Quotes, sayings, aphorisms, maxims. What's the difference between all these, especially aphorism vs. maxim?


An aphorism is a synonym for a proverb, that's also short and to the point. Usually, it's supposed to impart some important moral lesson. Here's a well-known example:

A bird in the hand is worth two in the bush.

A maxim is a slogan or a personal prescription for some generality of life; importantly, it does not have the same moral connotations as an aphorism. Maxims can be downright dangerous; consider

Four legs good, two legs baaaddd.

from the famous Orwell satire Animal Farm, a phrase famous for connoting the kind of totalitarian mindset required for enforcing the simplistic sociology Orwell found in communism.

A big difference between the two words is that aphorisms need be drawn from society somehow -- they are known to people other than yourself, they are received wisdom.
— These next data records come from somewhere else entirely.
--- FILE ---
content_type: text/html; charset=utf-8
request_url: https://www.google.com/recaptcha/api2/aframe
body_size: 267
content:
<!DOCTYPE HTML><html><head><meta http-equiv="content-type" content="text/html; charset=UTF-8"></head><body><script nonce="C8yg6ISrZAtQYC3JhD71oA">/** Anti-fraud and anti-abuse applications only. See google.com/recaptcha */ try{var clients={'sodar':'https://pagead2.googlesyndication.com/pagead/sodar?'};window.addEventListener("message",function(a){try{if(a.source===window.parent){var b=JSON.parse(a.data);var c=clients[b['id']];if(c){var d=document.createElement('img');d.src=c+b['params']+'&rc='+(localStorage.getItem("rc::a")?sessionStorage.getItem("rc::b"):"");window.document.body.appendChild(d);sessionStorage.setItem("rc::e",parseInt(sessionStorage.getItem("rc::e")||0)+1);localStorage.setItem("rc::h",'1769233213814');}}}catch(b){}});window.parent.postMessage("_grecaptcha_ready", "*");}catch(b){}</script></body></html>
In contrast, one can have personal maxims; it's fairly common nowadays for people to tattoo such on their bodies, things like "Faith and Family" in elaborate script to apparently remind them how to live.

  • This question-asker finds SANGVIS ÆTERNVS useful as a personal maxim. – Uticensis Mar 22 '11 at 13:10
  • Are there any mutual conflicted aphorism ? – user3780 Mar 22 '11 at 15:48
  • @user3780 Yeah, there are plenty; the one couplet that seems most contradictory to me is Look before you leap / He who hesitates is lost, discussing whether it is better to be patient or action-oriented when a new opportunity comes one's way. – Uticensis Mar 22 '11 at 16:18

Aphorism's are western and maxim's are more eastern. And contrary to the previous answer, maxim's are commonly deeper than aphorisms.